The sorbents may be positioned in any environment appropriate for the practice of the invention. For instance, sorbents may be positioned within a duct or any other enclosure carrying the fluid stream such as a combustion flue gas.

One or more other components that act on the fluid stream may be positioned within the flow of the fluid stream either upstream or downstream of the sorbents. For example, a charging device that is adapted to impart an electrical charge to particulates in a fluid stream may be placed upstream of the sorbent.

Embodiments of the invention thus include systems comprising a charging device adapted to impart an electrical charge to particulates in a fluid stream; an electrically conductive sorbent, such as a flow-through monolithic sorbent, adapted to sorb a liquid or vapor phase trace contaminant; and a conduit, such as a duct or any other type of enclosure, for providing passage of a fluid stream from the charging device to the electrically conductive sorbent.

An exemplary charging device is an ESP that, as discussed above, applies a high voltage charge to particulates in a fluid stream. Particulates such as fly ash then exit the ESP with a negative charge. Exemplary charging devices also include any electrodes, such as wires or planar electrodes, which can impart an electrical charge to particulates in the vicinity of the electrodes.

The system described above may comprise one or more sorbents, for instance one or more flow-through monolithic sorbents.
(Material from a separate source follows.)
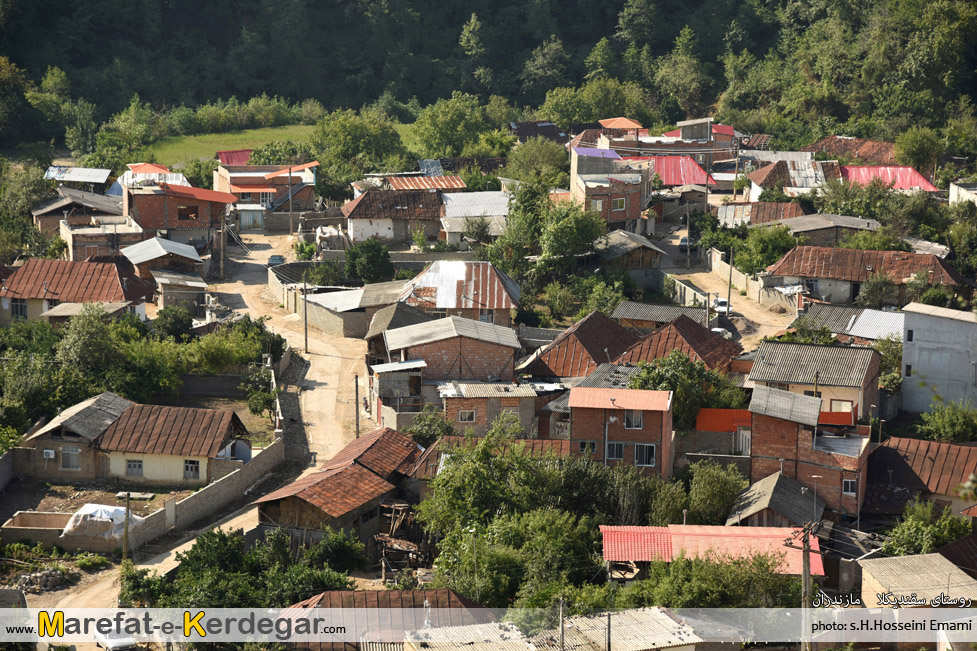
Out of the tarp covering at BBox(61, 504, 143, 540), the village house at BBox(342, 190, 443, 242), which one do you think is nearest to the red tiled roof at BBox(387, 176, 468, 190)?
the village house at BBox(342, 190, 443, 242)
As discussed earlier, electrical connections may be provided among the sorbents to facilitate the application of a charge to the sorbents.
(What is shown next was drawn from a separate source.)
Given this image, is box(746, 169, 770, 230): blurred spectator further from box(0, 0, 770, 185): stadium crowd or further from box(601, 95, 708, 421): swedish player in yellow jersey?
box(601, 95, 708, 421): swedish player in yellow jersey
Also as discussed earlier, the charge to the sorbents may be provided from any electrical power source. The electrical power connection to the sorbents may, for instance, be shared with the charging device. For instance, an electrical contact may be provided between one or more sorbents and the power source of an ESP. An example power source is a high voltage transformer.

It should be understood that while the invention has been described in detail with respect to certain illustrative embodiments thereof, it should not be considered limited to such, as numerous modifications are possible without departing from the broad spirit and scope of the invention as defined in the appended claims.